(qualquer verossimilhança é mera descoincidência)

terça-feira, 30 de dezembro de 2008

Do ano que se pede

Viram-se páginas, com a grafia ainda úmida. E correm tantas pendências, tantas promessas e esperas inevitáveis. O que se quer, se espera? É sempre alegria realizada. Ninguém pede tristeza, porque essa vem sem convite. Alegria é cerimoniosa, pressupõe tantos rituais. O que não se deseja, então? Tristeza, que nos brote, assim, sem causa. Um castigo, sem motivo, por azar. Alegria que nos enche, expande, exalta. Polaridade positiva extremada. Picos elevados, altitudes viris, alpinistas nos portamos. A tristeza nos afunda, submete a águas turvas, ao exercício sem fim das braçadas ou do disfarce.
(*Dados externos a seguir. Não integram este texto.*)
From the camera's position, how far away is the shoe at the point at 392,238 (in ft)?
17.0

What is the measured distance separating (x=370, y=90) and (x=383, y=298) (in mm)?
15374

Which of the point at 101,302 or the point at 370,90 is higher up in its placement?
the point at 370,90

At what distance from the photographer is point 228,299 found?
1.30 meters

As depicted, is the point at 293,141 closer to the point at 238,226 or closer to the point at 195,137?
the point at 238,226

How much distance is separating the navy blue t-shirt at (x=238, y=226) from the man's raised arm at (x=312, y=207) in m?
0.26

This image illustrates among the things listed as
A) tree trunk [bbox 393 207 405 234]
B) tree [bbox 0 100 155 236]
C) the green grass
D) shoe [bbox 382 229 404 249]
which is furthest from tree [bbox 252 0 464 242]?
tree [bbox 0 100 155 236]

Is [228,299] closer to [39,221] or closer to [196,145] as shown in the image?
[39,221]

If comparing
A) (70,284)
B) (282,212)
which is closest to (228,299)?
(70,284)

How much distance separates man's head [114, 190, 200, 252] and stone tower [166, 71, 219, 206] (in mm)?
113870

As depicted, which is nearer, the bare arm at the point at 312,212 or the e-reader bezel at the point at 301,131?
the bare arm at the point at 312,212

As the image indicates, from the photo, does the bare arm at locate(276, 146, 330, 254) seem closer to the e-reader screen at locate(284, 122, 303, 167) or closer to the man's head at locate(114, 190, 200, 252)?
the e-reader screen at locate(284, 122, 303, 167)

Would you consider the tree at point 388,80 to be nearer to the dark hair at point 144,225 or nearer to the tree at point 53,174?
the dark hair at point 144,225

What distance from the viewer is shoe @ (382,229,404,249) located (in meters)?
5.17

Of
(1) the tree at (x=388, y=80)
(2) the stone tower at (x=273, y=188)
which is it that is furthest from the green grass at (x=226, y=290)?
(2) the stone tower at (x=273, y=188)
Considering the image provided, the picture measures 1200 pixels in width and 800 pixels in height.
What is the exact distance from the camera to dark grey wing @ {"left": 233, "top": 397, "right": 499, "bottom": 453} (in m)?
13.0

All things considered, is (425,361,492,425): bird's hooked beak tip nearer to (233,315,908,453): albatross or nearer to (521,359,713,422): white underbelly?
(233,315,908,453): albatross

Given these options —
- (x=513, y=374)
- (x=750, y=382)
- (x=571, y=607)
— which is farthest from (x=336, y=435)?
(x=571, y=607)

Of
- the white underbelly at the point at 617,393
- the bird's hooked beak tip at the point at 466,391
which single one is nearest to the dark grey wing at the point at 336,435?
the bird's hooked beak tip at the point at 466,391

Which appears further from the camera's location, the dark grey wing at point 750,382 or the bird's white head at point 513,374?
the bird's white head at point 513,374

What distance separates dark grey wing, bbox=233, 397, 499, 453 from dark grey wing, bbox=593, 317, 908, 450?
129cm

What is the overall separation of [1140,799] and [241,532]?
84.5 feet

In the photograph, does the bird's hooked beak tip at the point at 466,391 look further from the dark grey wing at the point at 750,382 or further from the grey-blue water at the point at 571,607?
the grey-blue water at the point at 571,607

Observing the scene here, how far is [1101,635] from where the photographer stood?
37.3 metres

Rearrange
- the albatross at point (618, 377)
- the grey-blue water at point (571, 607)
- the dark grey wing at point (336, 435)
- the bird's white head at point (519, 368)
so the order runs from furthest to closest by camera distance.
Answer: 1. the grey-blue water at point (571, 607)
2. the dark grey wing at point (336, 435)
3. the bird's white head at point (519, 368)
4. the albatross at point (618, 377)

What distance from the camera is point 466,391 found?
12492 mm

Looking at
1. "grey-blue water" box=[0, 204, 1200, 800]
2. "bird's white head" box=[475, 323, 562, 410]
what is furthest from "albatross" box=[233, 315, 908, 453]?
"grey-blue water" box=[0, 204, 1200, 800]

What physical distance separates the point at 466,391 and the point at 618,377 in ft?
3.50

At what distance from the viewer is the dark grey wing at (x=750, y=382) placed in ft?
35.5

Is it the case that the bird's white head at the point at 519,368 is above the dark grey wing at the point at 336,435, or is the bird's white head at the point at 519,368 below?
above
De que serve a tristeza? Nada, diriam muitos. Ensinamento, diriam outros. Mas tristeza não é, por fim, nada ou didática, é só tristeza, que nos embebeda, dá letra ao samba, e expõe os nervos. Tristeza, dos goles amargos, que serão inevitavelmente brindados. Mas abre o dia, a alegria! E o que se quer é luminosidade. Repele essa negatividade, que nos arrasa a vontade e o ego. Então o que se alegra é o ego? Talvez melhor querê-las em pacote, eis que siamesas. Ou querer coisa alguma, ser mais esperto. Pois a vida nos permite essa ausência pacífica.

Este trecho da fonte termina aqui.